Recurrence relations with fractions I have the following two equations:
$$\alpha(t)=\frac{a}{b+\beta(t-1)}\\ 
\beta(t)=\frac{c}{d+\alpha(t-1)}$$
where $a,b,c,d$ are constants.
Question is, is there an analytical form for $\alpha$ as $t\to\infty$.
Furthermore, what are the conditions on $a,b,c,d$ for convergence?
 A: The behaviour is easy: $\alpha(t)$ and $\beta(t)$ are both constant (more properly, this is true if you require them to be continuous; without this requirement, each $\alpha(t)$ and $\beta(t)$ can take two different values and convergence can fail). 
If you substitute the second equation into the first one, you get 
$$
\alpha(t)=\frac{a}{b+\frac{c}{d+\alpha(t)}}=\frac{ad+a\alpha(t)}{bd+b\alpha(t)+c}.
$$
This is a degree two equation on $\alpha(t)$, namely 
$$
b\alpha(t)^2+(bd+c-a)\alpha(t)-ad=0.
$$
A: This addresses the revised version of the question.
Using the expression of $\beta(t-1)$ as a function of $\alpha(t-2)$ in the expression of $\alpha(t)$ as a function of $\beta(t-1)$, one gets $\alpha(t)$ as a homographic function of $\alpha(t-2)$. Likewise for $\beta(t)$ as a homographic function of $\beta(t-2)$.
To study recursions of the form $x_{n+1}=\dfrac{ux_n+v}{x_n+w}$ with $v\ne wu$, one looks for a fixed point $z$ of the recursion. When $z$ exists, $z\ne u$ and $x_{n+1}-z=(u-z)\dfrac{x_n-z}{x_n+w}$ hence 
$$
\dfrac1{x_{n+1}-z}=\dfrac1{u-z}+\dfrac{w+z}{u-z}\dfrac1{x_n-z}.
$$
This is an affine recursion of the form $y_{n+1}=Ay_n+B$. To iterate it, if $A=1$ one notes that $y_n=y_0+nB$ and if $A\ne1$ one looks once again for a fixed point, here $s=B/(1-A)$, hence $y_{n+1}-s=A(y_n-s)$ and $y_n=A^n(y_0-s)+s$.

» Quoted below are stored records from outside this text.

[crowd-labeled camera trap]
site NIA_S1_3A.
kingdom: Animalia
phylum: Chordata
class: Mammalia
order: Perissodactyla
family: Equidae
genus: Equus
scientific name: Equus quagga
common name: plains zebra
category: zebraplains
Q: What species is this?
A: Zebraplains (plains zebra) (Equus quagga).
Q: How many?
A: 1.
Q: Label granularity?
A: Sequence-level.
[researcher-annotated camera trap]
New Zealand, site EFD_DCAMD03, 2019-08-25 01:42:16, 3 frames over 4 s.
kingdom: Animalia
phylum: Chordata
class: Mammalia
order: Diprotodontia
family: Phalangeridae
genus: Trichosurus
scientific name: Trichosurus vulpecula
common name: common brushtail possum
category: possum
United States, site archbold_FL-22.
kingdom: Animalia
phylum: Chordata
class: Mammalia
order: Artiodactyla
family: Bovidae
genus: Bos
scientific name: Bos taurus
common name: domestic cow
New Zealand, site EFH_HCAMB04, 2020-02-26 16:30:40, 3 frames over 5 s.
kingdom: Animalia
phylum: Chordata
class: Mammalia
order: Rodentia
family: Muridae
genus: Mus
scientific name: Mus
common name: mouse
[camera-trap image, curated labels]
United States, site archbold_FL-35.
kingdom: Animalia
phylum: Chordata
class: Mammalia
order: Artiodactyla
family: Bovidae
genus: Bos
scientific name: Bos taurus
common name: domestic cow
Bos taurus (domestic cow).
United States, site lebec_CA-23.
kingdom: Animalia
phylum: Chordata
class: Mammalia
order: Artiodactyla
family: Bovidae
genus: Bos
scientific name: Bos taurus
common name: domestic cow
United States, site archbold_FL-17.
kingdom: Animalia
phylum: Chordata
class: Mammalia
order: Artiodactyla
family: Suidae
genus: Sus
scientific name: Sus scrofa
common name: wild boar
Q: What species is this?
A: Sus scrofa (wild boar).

A: I don't see why this would be considered a recurrence relation.
You have
$$
\alpha(t) = \frac{a}{b+\beta(t)} = \cfrac{a}{b+\cfrac{c}{d+\alpha(t)}}.
$$
Multiplying both the numerator and the denominator of that last fraction by $d+\alpha(t)$, we get
$$
\alpha(t) = \frac{a(d+\alpha(t))}{b(d+\alpha(t)) + c} = \frac{ad + a\alpha(t)}{(bd+c)+b\alpha(t)}.
$$
Now multply both sides of the equation by the denominator of the fraction on the right, getting:
$$
b(\alpha(t))^2 + (bd+c)\alpha(t) = ad+a\alpha(t).
$$
Now it's just a quadratic equation.
And the solution does not indicate any dependence on $t$.  Thus any function with values in the set of two solutions of the quadratic equation satifies the equation.  It approaches a limit as $t\to\infty$ precisely if it's eventually constant.  Otherwise its liminf and limsup are the two solutions of the quadratic equation.